Los fundamentos de este día extra del año se remontan al calendario juliano, instaurado por el célebre Julio César en el año 46 a.C. En un esfuerzo por reestructurar el calendario romano, César introdujo un día adicional al mes de febrero cada cuatro años. Esta reforma aseguraba que, tras tres años de 365 días, llegara un cuarto año con 366 días.
¿Cuál fue el razonamiento detrás de esta decisión aparentemente simple? La explicación reside en la duración del año solar, que es un poco menor a 365.25 días.

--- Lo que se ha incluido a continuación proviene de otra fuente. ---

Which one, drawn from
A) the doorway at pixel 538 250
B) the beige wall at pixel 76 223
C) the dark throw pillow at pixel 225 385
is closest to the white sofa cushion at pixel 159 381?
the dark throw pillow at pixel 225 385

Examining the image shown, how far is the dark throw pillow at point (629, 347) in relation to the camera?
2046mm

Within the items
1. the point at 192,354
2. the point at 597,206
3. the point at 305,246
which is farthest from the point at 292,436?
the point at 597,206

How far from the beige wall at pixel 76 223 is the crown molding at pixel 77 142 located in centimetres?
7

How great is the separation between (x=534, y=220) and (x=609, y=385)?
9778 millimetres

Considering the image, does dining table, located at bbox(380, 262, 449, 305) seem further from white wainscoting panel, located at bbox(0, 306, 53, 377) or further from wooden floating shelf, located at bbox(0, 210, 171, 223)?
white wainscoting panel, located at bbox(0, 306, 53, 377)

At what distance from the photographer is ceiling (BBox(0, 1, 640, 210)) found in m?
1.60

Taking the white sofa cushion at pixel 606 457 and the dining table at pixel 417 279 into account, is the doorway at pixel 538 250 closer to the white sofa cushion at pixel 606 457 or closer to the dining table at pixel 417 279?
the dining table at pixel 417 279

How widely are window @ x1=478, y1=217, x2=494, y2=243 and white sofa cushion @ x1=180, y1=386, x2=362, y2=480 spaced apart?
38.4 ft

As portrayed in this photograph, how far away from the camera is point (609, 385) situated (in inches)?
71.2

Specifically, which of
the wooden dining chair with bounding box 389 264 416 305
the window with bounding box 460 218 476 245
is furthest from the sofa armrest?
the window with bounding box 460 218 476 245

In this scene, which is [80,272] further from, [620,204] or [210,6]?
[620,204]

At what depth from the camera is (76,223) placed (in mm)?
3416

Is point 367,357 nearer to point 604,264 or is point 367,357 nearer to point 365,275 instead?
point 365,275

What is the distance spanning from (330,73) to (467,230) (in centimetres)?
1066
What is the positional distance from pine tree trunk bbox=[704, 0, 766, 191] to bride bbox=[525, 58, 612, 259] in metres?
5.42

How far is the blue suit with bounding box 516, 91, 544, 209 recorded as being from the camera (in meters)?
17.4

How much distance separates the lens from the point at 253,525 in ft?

Este desfase gradual, si no se corrigiera, podría eventualmente descalibrar el calendario en relación con los eventos estacionales, volviéndolo inútil para su propósito original.
Sin embargo, el calendario juliano demostró ser imperfecto, acumulando un desfase de aproximadamente un día cada 128 años en comparación con el año solar. Este inconveniente condujo a la adopción del calendario gregoriano en 1582 por el Papa Gregorio XIII, siendo el Imperio Español y Portugal los primeros en acogerlo.
Para corregir las deficiencias del calendario juliano, el calendario gregoriano estableció una nueva norma: un año es bisiesto si es divisible entre 4, a menos que termine en «00», en cuyo caso debe ser divisible entre 400. Esta regla más precisa permitió una mayor precisión en la medición de los días y las estaciones, reduciendo el desfase a solo un día cada 3324 años, en comparación con el desfase de un día cada 128 años del calendario juliano.
A pesar de estas mejoras, el calendario gregoriano sigue sin estar perfectamente sincronizado con la duración real del año solar, lo que resulta en un desfase de un día cada 3324 años. A pesar de ello, esta estructura sigue siendo la base del calendario que utilizamos en la actualidad.